Desbordamiento

Ignacio Camacho-ABC

  • Ya no hay margen para otra ronda de privilegios sin rebasar la Constitución y entrar en un confederalismo de hecho

La primera vez que se intentó una España ‘multinivel’ fue cuando Adolfo Suárez pactó el retorno de Tarradellas, antes incluso de que la Constitución hablase de nacionalidades y regiones. El diseño inicial era el de favorecer a Cataluña y País Vasco y colocar a los demás territorios, en el mejor de los casos, en el grupo marginal que Di Stéfano llamaba despectivamente, refiriéndose a los futbolistas suplentes, «el carro del pescado». Aquello acabó en la rebelión del referéndum andaluz y en el café para todos de Clavero, es decir, en una solución igualitaria que sólo diferenciaba unas autonomías de otras en la velocidad del proceso de configuración, pero no en los techos competenciales.
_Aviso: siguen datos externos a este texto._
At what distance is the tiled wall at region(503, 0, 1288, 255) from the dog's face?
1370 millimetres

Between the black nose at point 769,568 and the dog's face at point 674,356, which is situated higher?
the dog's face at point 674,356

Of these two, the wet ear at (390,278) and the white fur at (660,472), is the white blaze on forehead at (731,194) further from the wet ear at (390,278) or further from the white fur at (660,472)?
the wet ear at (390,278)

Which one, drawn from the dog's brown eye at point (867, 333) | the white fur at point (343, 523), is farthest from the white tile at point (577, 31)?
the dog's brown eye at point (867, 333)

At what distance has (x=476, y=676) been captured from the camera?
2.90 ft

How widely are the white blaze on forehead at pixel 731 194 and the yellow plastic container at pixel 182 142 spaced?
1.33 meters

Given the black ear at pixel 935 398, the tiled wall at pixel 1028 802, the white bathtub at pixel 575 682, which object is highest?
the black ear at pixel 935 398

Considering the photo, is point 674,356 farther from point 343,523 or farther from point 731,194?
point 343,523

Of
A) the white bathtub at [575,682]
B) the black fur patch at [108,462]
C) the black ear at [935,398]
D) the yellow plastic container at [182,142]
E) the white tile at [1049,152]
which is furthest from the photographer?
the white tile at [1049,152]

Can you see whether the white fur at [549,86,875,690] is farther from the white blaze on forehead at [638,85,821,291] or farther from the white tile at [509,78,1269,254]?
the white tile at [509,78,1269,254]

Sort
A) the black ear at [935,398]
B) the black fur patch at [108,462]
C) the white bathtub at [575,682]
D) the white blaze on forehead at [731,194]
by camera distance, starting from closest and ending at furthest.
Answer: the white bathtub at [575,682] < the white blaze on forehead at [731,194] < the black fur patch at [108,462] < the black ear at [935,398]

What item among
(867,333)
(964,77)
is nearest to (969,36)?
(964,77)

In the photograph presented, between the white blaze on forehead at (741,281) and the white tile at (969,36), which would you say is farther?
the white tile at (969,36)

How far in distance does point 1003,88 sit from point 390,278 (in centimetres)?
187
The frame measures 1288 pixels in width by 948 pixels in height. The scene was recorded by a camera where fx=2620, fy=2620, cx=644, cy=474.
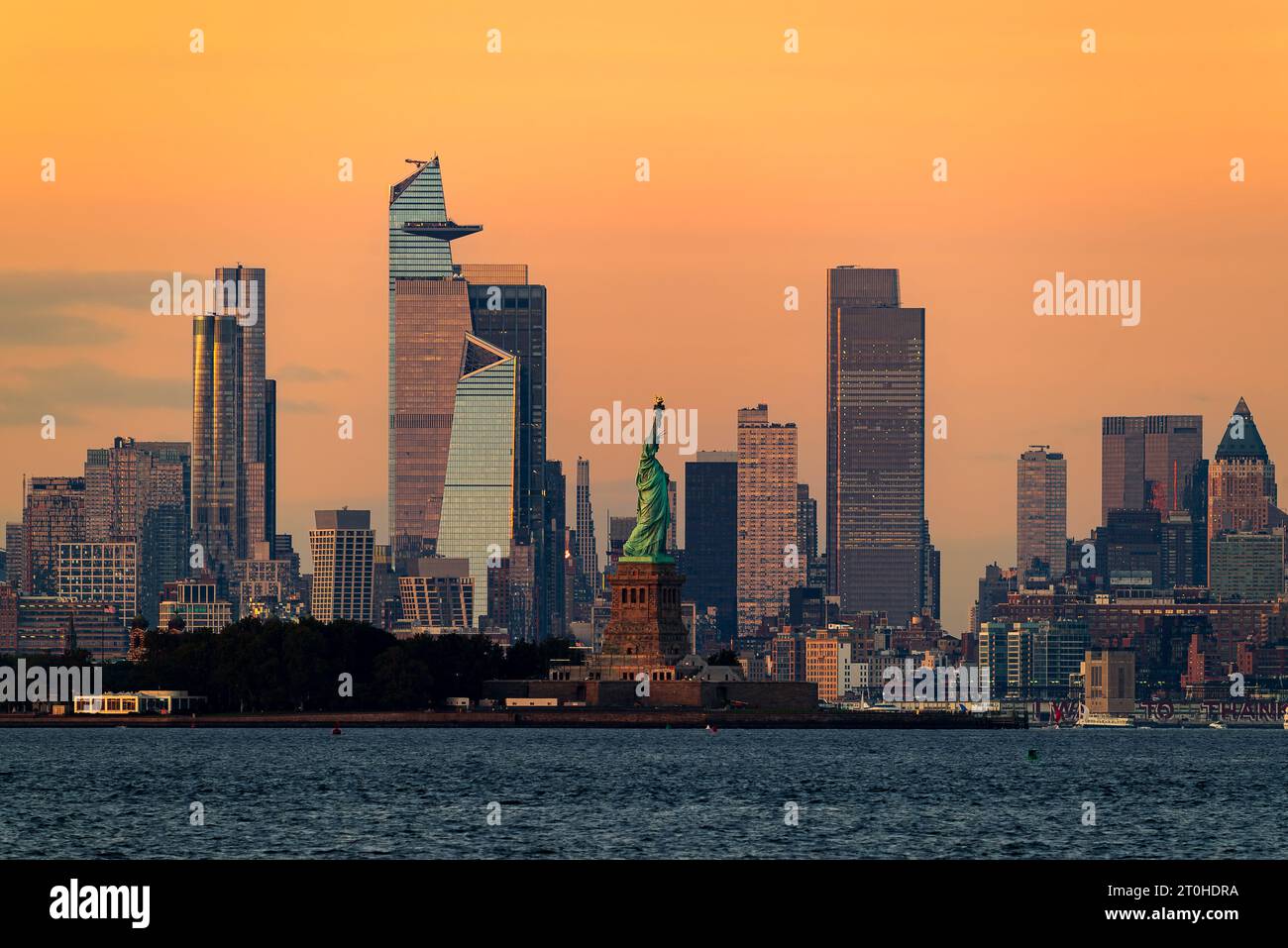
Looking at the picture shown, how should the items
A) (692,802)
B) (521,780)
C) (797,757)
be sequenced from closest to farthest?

La segunda ocasión llegó con Zapatero y su desparrame estatutario provocado por el capricho de Maragall, al que en un principio llegó a oponerse el mismísimo Pujol. El efecto fue el mismo que el de la etapa posconstituyente: una segunda generación de estatutos a la carta en la que Andalucía llegó a nacionalizar el flamenco y Valencia a la cláusula Camps, que en teoría le concede todo lo que el Estado otorgue a Cataluña si así decide reclamarlo. Todo eso, y bastantes disparates más, está vigente ahora mismo, cuando Sánchez se dispone a reabrir la brecha de privilegios que la Transición logró cerrar con resultados aceptables a la hora de impedir que el reparto de los fondos europeos de cohesión provocase una España de dos velocidades.

Sucede que esta vez -por cierto en vísperas de otra gran derrama de la UE y su consiguiente rebatiña- no es posible una nueva vuelta de tuerca sin rebasar los límites de la Carta Magna para aventurarse en problemáticos extrarradios semiconfederales. Y el sanchismo lo pretende hacer improvisando según el método encubierto que el profesor Francesc de Carreras llama «desbordamiento». Una secuencia de decisiones de Gobierno que orillan en la práctica las reglas del Estado de Derecho, desprecian el equilibrio institucional y saltan sobre sus mecanismos de control y contrapeso. Como es evidente que el trato de favor al independentismo catalán provocará una oleada de agravios, el Ejecutivo no tendrá más remedio que compensarlos a base de regalías clientelares y otra ronda de fueros arbitrarios. Sólo que ya no hay margen en el ordenamiento y tendrá que forzarlo por vía de facto. Porque para el presidente no se trata de una cuestión de dinero ni de competencias sino de supervivencia política: su única posibilidad de renovar el mandato pasa por consolidar un bloque con la extrema izquierda y los partidos separatistas, a cuyos líderes sacó de la cárcel hace cuarenta días. Y ésa es la clave: que un gobernante capaz de pasarse por el forro el criterio de los tribunales ha decidido que su estabilidad, por precaria que sea, bien vale aceptar un chantaje. Aunque todos, él el primero, saben que se trata de una extorsión interminable.